WORK TO COMPLETE: Would you copy out the following entries exactly, without any of the pictures?

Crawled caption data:
□ □ □ □ □

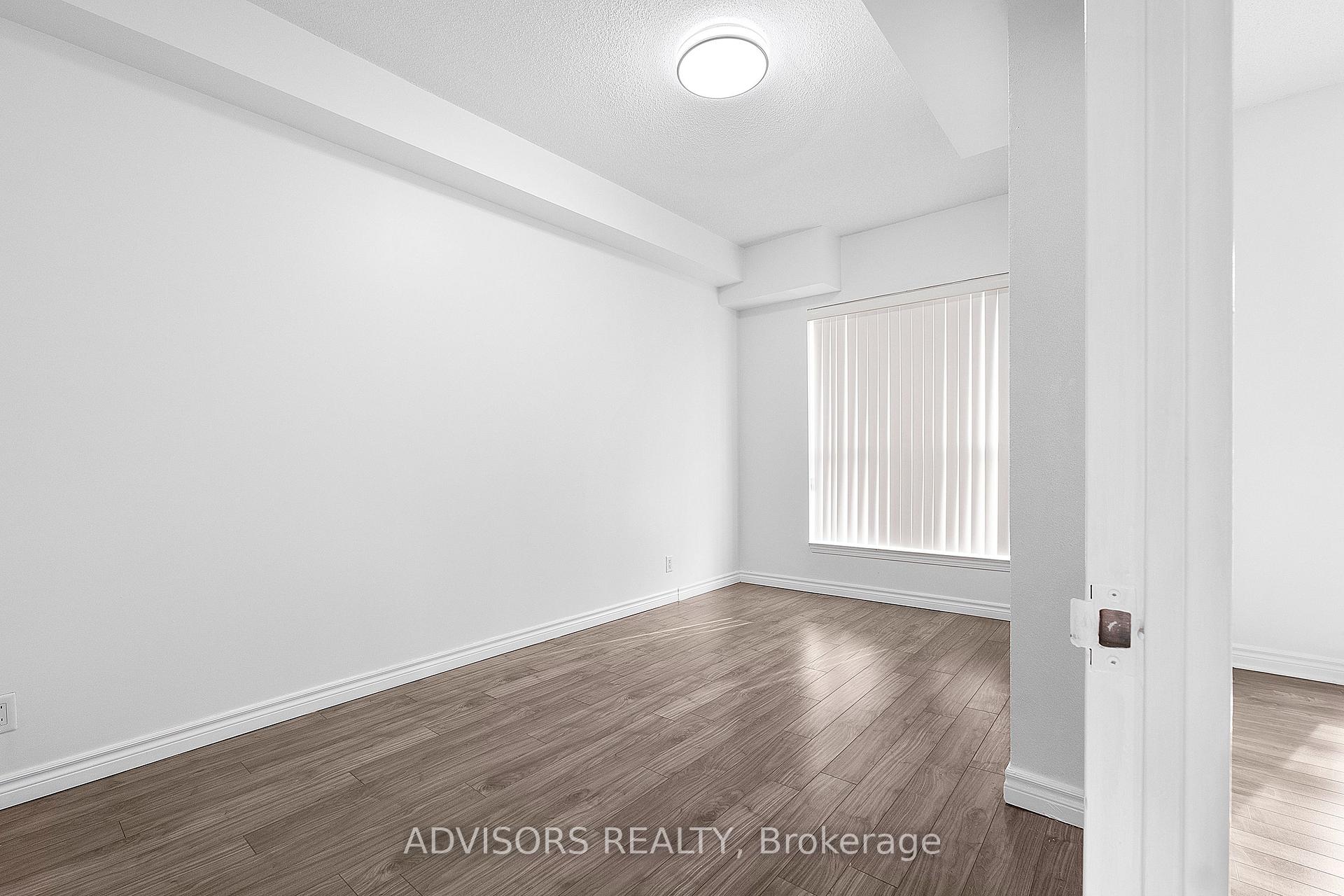 Photo 6 of Unit 209, 11 Christie Street, Toronto, The Annex — HOMEH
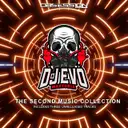 DJ Evo - artist photo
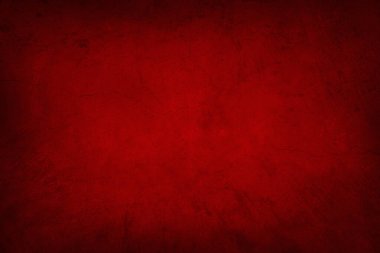 Kırmızı desenli beton arka plan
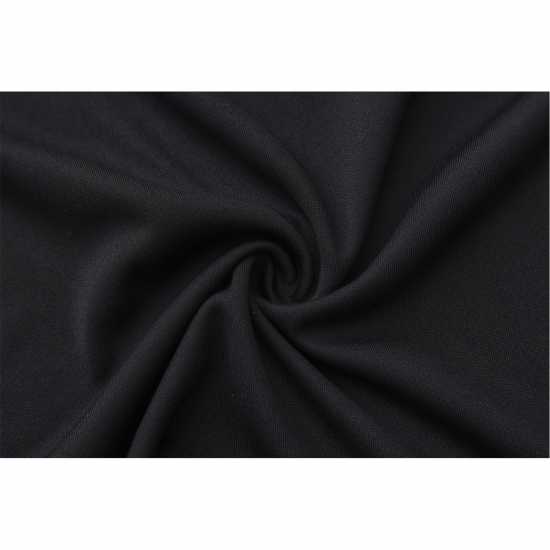 Uefa Euros 2025™ Germany T-Shirt Juniors  Футболни отбори и стоки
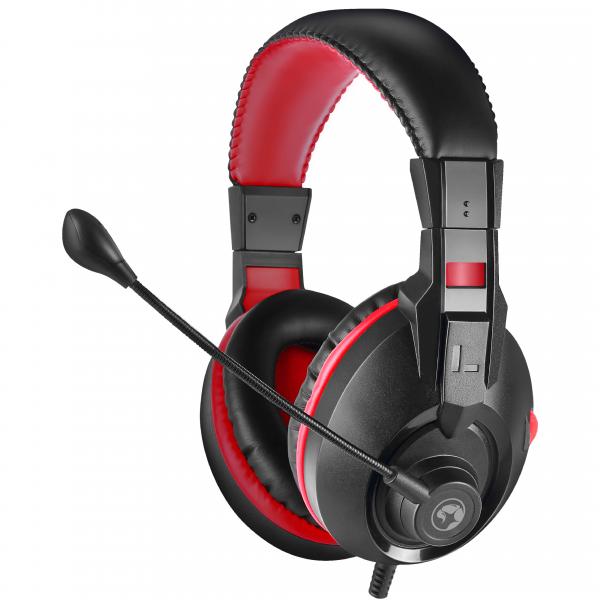 AUDIFONOS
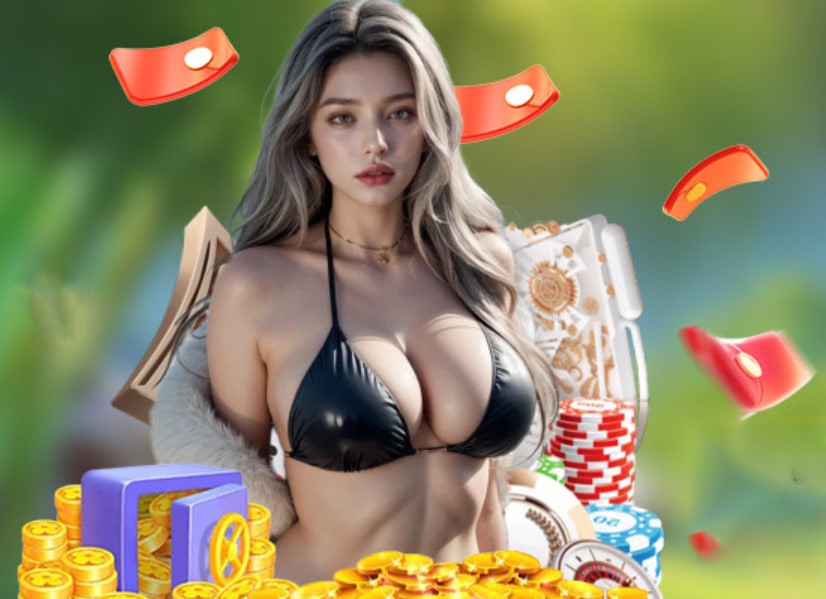 qq8788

□ □ □ □ □

SOLUTION TO THE PROBLEM:
 Photo 6 of Unit 209, 11 Christie Street, Toronto, The Annex — HOMEH
 DJ Evo - artist photo
 Kırmızı desenli beton arka plan
 Uefa Euros 2025™ Germany T-Shirt Juniors  Футболни отбори и стоки
 AUDIFONOS
 qq8788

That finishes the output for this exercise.